Никакого отклика со стороны ворот, конечно же, не последовало. Нимало не отчаявшаяся компания завела новую песню, еще откровенней, снова про любовь, к какой-то императрице. На этот раз слова знал еще и Аймерик, так что хор звучал громче. Сентябрьский ночной холод стоял за плечами, и было, как мне казалось, темнее обычного.

На этот раз, как ни дико, мы получили ответ.

Неожиданно громкий хрипловатый голос выговорил совершенно по-провансальски:

— Ну и чего орете? Шли бы спать, дети. И на войне не могут игр оставить…

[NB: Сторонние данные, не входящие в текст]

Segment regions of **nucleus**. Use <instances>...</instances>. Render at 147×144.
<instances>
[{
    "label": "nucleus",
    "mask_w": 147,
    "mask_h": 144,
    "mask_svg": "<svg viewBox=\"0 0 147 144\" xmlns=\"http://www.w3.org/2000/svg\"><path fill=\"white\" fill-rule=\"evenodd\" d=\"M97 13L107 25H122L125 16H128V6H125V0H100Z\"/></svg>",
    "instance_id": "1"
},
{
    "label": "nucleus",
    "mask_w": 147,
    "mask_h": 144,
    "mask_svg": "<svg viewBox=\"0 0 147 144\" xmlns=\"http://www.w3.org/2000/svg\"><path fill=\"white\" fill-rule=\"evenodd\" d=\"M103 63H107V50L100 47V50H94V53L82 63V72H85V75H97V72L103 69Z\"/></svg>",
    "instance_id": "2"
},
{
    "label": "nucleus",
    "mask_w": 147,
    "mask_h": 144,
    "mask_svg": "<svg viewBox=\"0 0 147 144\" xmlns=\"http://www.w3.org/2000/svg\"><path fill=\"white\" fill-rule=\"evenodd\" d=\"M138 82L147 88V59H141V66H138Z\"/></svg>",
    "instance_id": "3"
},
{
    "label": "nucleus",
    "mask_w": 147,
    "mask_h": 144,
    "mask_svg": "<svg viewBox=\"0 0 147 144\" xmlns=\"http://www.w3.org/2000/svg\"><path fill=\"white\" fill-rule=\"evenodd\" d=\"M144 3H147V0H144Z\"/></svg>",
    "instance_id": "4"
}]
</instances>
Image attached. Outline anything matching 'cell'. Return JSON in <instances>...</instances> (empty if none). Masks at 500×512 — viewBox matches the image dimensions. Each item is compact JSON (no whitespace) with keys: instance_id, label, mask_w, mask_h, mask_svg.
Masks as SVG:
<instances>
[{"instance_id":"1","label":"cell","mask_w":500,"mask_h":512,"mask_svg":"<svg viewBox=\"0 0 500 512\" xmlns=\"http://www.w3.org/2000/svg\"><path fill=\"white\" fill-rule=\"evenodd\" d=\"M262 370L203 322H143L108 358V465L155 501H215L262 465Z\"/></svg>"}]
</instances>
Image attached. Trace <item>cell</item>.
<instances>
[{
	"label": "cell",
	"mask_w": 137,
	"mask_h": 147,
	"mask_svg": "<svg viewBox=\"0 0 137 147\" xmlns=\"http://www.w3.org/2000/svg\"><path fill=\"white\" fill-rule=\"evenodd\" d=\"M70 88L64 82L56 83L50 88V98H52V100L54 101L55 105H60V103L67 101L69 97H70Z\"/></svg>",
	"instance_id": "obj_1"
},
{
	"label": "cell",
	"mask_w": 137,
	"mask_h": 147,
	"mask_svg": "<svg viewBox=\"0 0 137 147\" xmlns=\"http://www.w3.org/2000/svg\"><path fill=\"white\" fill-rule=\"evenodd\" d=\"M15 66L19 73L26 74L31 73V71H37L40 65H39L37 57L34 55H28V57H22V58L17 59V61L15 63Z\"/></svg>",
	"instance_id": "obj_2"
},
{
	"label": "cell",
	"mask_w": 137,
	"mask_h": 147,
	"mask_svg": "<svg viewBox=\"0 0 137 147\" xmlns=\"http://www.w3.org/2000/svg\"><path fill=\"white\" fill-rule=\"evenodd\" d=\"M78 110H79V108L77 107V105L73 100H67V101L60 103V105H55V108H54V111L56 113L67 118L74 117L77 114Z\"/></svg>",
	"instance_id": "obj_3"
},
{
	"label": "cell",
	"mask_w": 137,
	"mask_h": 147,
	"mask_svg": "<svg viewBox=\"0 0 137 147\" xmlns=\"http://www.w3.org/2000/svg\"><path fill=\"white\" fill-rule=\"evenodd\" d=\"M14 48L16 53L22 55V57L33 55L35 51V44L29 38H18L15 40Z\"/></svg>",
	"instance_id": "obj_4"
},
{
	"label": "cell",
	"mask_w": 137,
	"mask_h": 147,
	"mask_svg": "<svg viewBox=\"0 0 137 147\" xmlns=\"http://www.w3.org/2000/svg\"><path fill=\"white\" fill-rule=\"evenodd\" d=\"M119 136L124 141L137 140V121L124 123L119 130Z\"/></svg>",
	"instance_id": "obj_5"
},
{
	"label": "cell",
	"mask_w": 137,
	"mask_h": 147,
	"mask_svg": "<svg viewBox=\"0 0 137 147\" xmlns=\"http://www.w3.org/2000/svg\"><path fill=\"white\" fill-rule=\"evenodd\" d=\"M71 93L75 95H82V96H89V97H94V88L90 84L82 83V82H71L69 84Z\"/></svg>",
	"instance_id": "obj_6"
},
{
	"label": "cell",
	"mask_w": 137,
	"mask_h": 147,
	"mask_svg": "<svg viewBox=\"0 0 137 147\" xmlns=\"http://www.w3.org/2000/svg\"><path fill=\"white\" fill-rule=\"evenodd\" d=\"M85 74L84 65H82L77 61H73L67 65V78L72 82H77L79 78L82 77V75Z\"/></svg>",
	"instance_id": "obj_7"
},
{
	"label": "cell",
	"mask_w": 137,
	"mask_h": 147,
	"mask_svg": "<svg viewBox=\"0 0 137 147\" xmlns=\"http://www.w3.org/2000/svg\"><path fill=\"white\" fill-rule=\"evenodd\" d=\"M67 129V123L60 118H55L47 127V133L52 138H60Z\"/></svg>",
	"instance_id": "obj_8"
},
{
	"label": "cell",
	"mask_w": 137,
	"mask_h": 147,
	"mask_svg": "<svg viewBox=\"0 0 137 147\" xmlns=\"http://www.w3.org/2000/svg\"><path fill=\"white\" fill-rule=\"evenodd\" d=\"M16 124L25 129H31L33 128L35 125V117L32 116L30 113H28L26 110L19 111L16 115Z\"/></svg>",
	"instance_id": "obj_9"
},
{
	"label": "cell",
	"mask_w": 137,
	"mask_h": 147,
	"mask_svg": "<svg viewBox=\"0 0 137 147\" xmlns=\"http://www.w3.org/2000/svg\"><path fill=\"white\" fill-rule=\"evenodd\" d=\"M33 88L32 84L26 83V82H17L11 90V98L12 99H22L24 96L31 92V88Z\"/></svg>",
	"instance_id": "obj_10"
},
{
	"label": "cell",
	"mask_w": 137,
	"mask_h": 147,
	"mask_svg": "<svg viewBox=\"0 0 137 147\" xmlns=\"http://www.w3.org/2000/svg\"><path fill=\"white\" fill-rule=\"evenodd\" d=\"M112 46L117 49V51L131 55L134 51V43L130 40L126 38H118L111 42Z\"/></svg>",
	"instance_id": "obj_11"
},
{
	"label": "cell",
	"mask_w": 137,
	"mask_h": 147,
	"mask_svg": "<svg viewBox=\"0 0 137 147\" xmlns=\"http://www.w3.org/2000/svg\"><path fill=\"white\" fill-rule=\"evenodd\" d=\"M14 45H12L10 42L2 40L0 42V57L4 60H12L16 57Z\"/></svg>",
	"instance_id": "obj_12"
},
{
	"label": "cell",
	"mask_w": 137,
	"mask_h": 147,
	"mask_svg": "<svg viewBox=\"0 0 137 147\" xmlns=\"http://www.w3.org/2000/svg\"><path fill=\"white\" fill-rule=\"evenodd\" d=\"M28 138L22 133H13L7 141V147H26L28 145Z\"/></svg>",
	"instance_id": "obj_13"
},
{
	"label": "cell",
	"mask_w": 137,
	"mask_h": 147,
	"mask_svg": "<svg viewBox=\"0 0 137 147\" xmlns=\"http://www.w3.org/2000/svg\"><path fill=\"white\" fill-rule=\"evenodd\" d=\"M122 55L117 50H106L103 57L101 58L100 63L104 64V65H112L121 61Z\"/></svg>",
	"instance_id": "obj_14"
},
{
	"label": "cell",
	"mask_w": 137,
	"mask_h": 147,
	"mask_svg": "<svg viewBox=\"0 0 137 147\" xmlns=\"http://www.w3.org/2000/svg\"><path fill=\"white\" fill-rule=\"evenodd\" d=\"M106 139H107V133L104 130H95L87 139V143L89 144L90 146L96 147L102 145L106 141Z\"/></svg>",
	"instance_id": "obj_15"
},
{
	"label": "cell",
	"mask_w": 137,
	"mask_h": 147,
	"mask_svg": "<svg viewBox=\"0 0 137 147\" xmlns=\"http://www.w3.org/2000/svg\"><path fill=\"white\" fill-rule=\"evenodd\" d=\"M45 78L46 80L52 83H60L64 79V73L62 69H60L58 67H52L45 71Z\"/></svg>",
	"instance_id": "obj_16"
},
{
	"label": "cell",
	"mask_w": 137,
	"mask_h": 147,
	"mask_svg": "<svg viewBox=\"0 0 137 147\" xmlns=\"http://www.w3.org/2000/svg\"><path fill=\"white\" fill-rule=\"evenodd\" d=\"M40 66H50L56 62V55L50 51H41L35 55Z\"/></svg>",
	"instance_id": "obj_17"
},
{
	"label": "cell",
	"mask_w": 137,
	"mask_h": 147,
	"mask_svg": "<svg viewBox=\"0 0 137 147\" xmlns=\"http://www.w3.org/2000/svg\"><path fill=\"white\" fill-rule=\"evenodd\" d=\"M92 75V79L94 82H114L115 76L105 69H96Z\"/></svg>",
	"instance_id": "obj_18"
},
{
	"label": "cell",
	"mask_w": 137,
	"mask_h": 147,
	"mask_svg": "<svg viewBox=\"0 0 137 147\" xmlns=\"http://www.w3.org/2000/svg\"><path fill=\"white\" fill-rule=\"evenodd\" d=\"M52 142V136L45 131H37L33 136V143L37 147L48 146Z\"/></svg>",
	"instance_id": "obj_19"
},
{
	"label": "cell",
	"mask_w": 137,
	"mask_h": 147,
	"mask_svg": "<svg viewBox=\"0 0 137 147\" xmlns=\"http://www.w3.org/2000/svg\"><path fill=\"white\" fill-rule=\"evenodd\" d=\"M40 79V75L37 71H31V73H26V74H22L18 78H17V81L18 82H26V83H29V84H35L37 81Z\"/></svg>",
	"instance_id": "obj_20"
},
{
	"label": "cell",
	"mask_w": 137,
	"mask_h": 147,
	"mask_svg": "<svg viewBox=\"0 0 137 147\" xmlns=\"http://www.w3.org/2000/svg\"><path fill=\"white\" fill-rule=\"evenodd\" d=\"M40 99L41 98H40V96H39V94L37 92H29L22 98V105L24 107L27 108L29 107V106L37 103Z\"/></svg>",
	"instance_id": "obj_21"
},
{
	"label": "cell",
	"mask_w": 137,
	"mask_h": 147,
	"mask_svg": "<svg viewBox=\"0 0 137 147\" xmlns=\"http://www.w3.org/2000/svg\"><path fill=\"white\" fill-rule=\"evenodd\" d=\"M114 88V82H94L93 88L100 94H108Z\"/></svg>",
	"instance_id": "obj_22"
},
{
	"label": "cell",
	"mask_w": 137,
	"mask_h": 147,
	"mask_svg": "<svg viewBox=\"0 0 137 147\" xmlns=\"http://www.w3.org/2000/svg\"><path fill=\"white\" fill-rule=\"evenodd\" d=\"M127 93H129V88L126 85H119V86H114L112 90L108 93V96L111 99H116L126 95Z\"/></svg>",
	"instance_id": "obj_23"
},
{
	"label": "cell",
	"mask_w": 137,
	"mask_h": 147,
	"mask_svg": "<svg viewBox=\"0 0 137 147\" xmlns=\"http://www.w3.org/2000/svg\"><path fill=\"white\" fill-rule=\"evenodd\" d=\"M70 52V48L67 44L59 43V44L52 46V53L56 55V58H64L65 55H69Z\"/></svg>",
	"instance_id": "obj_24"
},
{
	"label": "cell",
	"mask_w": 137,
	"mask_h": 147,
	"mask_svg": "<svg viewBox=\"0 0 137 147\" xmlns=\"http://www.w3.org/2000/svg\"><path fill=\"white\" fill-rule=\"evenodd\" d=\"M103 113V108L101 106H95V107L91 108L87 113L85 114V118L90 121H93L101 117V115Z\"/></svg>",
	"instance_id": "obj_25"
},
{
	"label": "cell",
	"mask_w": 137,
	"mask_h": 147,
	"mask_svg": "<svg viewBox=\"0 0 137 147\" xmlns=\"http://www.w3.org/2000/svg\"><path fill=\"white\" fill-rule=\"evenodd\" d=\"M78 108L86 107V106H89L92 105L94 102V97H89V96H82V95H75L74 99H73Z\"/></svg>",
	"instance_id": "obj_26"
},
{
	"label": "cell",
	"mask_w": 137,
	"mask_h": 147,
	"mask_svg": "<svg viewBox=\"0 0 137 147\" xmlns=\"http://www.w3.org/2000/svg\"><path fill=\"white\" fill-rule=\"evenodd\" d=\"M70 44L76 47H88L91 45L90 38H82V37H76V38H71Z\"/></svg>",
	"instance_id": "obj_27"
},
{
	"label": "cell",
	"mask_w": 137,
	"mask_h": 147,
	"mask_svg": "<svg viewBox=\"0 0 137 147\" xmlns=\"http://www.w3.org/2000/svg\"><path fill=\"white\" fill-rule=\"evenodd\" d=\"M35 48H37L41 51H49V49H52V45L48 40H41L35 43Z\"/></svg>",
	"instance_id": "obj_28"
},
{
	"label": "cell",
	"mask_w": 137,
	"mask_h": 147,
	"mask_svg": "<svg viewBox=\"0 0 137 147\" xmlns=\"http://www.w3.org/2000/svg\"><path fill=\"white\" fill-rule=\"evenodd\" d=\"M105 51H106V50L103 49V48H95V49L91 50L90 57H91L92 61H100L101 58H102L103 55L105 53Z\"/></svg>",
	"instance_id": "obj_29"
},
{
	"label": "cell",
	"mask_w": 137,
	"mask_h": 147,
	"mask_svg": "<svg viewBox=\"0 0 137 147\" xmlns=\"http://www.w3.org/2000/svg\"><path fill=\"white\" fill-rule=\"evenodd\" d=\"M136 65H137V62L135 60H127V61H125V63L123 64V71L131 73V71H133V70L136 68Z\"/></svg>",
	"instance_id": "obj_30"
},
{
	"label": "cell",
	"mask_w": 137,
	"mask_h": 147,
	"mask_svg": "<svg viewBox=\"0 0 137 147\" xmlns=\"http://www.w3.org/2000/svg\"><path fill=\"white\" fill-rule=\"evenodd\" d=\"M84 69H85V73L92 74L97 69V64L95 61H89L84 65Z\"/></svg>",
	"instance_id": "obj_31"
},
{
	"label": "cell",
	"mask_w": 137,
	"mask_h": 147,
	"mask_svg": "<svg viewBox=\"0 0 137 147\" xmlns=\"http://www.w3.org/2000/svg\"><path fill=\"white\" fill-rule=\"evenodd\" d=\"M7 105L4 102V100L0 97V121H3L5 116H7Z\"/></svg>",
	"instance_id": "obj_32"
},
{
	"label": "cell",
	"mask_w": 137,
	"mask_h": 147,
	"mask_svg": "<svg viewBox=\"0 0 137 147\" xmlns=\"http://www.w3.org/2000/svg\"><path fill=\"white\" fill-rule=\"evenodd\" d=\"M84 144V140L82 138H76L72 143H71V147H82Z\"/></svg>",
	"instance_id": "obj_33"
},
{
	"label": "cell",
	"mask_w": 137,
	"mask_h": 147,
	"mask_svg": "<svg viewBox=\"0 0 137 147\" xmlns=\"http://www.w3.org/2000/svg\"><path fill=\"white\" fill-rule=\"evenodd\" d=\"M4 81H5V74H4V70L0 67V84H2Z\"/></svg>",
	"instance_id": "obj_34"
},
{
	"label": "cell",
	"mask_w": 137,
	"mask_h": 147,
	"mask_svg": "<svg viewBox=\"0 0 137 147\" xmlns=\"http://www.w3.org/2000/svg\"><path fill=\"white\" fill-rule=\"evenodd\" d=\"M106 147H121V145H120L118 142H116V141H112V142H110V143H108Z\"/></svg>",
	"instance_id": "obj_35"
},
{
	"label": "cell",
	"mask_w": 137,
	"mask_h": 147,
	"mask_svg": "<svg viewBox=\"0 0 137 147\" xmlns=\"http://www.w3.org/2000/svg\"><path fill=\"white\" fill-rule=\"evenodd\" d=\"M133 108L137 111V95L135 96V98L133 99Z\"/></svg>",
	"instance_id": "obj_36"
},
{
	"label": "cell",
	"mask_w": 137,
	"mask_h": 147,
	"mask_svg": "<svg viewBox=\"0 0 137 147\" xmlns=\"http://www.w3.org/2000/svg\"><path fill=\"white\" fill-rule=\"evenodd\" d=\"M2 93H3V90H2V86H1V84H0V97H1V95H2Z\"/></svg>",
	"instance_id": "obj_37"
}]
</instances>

Аймерик поперхнулся от неожиданности. Мы растерянно помолчали. Потом Сикарт насмешливо крикнул:

— Эй, ты там! За стеной! Нам нужен не ты, свиная башка, мы поем для епископа Фулькона!

(Уж кому-кому, а Сикарту Кап-де-Порку[14] не следовало бы дразниться свиной башкой, подумал я рассеянно.)

— Прямо для самого епископа Фулькона? — устало отозвался голос. А ведь, наверное, им там страшно, внутри, подумалось мне. Смотреть на все это несметное войско, на черные, как от саранчи, поля… Рыцарь Бодуэн!.. Там же рыцарь Бодуэн…

И впервые за сегодняшний день мне захотелось, чтобы всего этого никогда не было.

— Прямо для самого! Для епископа дьяволов! — продолжал хорохориться Сикарт. Теперь его поддержало еще несколько голосов, в том числе Аймериков. Я молчал, потому что мне было стыдно и дурно.

— Позови-ка нам епископа дьявольского! Мы ему пару слов хотим сказать!

— А если он задницу не хочет от кровати оторвать, так передай, что мы, тулузцы, очень ценим его песни…

— И каждый день их поем!

Дружный смех. И в самом деле, неплохая шутка.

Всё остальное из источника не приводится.